Ludwig Gustav Wilhelm Scheuermann (18 October 1859, Burgersdorp - 1 September 1911, Herrsching am Ammersee) was a German painter and caricaturist.

== Biography ==
He was born to a family of merchants from Augsburg. Shortly before his birth, they had emigrated to the Cape Colony to start a new business. His father died only two years later, and they returned to Augsburg, Kingdom of Bavaria, where he had his primary schooling.

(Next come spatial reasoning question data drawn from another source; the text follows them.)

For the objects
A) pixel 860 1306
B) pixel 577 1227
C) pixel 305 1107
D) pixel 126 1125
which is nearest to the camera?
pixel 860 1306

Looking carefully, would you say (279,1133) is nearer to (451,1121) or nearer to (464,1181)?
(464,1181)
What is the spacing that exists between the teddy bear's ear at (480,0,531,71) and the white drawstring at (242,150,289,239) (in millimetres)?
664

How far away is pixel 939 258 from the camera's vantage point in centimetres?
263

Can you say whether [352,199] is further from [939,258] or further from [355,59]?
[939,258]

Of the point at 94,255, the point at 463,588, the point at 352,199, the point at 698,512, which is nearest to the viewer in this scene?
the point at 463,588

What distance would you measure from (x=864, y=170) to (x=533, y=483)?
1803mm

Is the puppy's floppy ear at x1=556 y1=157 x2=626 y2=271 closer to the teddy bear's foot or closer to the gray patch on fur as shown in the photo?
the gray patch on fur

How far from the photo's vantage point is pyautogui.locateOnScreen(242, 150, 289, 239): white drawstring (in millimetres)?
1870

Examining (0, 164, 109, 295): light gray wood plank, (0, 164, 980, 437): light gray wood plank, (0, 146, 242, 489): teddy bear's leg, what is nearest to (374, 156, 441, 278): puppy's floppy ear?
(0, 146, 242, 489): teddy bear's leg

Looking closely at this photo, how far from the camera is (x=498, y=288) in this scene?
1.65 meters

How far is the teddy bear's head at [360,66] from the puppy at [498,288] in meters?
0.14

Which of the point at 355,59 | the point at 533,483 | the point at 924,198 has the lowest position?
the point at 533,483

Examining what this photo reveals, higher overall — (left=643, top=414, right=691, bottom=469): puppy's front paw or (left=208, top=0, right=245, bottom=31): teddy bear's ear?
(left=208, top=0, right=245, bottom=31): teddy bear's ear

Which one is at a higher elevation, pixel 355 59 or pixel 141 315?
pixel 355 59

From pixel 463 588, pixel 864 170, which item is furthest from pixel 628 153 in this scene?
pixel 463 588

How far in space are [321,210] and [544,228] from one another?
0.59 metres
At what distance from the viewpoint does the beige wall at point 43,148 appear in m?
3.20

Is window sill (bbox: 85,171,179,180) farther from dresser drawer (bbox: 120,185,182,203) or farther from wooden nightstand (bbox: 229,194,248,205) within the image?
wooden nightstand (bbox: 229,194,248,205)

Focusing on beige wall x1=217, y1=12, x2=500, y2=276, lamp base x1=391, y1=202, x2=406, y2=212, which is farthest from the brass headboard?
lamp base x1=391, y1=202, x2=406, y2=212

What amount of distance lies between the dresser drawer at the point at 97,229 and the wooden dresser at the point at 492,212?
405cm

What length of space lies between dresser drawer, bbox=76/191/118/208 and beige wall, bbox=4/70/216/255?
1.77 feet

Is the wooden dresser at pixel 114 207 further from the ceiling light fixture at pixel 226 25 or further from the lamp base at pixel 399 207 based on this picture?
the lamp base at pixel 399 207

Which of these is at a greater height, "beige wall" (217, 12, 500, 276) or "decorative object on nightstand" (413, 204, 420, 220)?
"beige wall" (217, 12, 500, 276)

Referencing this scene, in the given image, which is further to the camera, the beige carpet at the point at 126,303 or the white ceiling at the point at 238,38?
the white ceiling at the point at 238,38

At the age of twenty, he enrolled in the classics course at the Academy of Fine Arts Munich. There, he studied with Gyula Benczúr, Ludwig von Löfftz and Alexander Strähuber. After graduating, with support from his teachers, he was able to spend some time in Paris at the Académie Julian, where he worked with William Bouguereau.

After some travelling in Italy and North Africa, he returned to Germany and, in 1887, married Désirée Stolberg; a Baltic-German from Riga. By this time, he was a successful painter of rural genre scenes and, in 1888, was able to acquire property Herrsching am Ammersee. Later, he was able to build a large villa on the lakeshore, with a design inspired by Italian palaces. Every summer his friends would visit and they would have modest art festivals.

In 1905, he and Desirée were divorced and she was given custody of their two children. After his death, at the age of fifty-two, his villa was inherited by his son, who held it until 1934, when it was passed to the community. It has since become headquarters for the Herrsching Adult Education Center and an occasional site for art exhibits.